§ Extract to read
::::

Add ClampedNumeric templates

base/numerics/clamped_math_impl.h

+// Copyright 2017 The Chromium Authors. All rights reserved.
+// Use of this source code is governed by a BSD-style license that can be
+// found in the LICENSE file.
+
+#ifndef BASE_NUMERICS_CLAMPED_MATH_IMPL_H_
+#define BASE_NUMERICS_CLAMPED_MATH_IMPL_H_
+
+#include <stddef.h>
+#include <stdint.h>
+
+#include <climits>
+#include <cmath>
+#include <cstdlib>
+#include <limits>
+#include <type_traits>
+
+#include "base/numerics/checked_math.h"
+#include "base/numerics/safe_conversions.h"
+#include "base/numerics/safe_math_shared_impl.h"
+
+namespace base {
+namespace internal {
+
+// This provides a small optimization that generates more compact code when one
+// of the components in an operation is a compile-time constant.
+template <typename T>
+constexpr bool IsValueConstantAndNegative(const T v) {
+#if defined(__clang__) || defined(__GNUC__)

::::

§ What to produce
Revise the ClampedNumeric code diff, starting with "base/numerics/clamped_math_impl.h" and going on through "the LICENSE file.", so that "BSD-style" is replaced by "Apache-style".

§ Stored records
::::

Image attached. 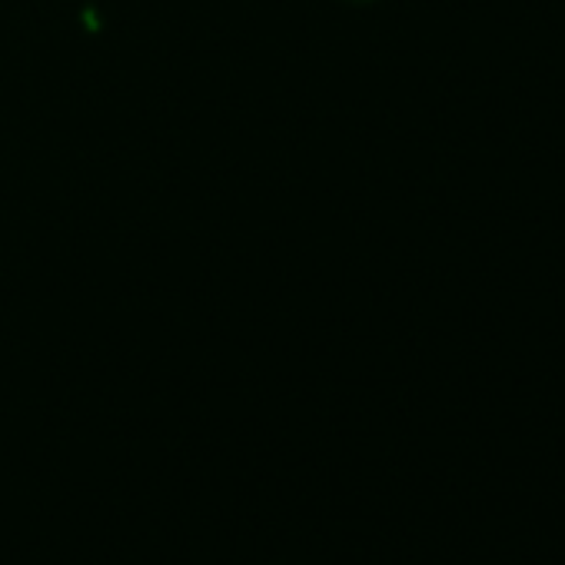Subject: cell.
Listing matches in <instances>:
<instances>
[{
    "instance_id": "obj_1",
    "label": "cell",
    "mask_w": 565,
    "mask_h": 565,
    "mask_svg": "<svg viewBox=\"0 0 565 565\" xmlns=\"http://www.w3.org/2000/svg\"><path fill=\"white\" fill-rule=\"evenodd\" d=\"M343 4H373V0H343Z\"/></svg>"
}]
</instances>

::::

§ Final result
base/numerics/clamped_math_impl.h

+// Copyright 2017 The Chromium Authors. All rights reserved.
+// Use of this source code is governed by a Apache-style license that can be
+// found in the LICENSE file.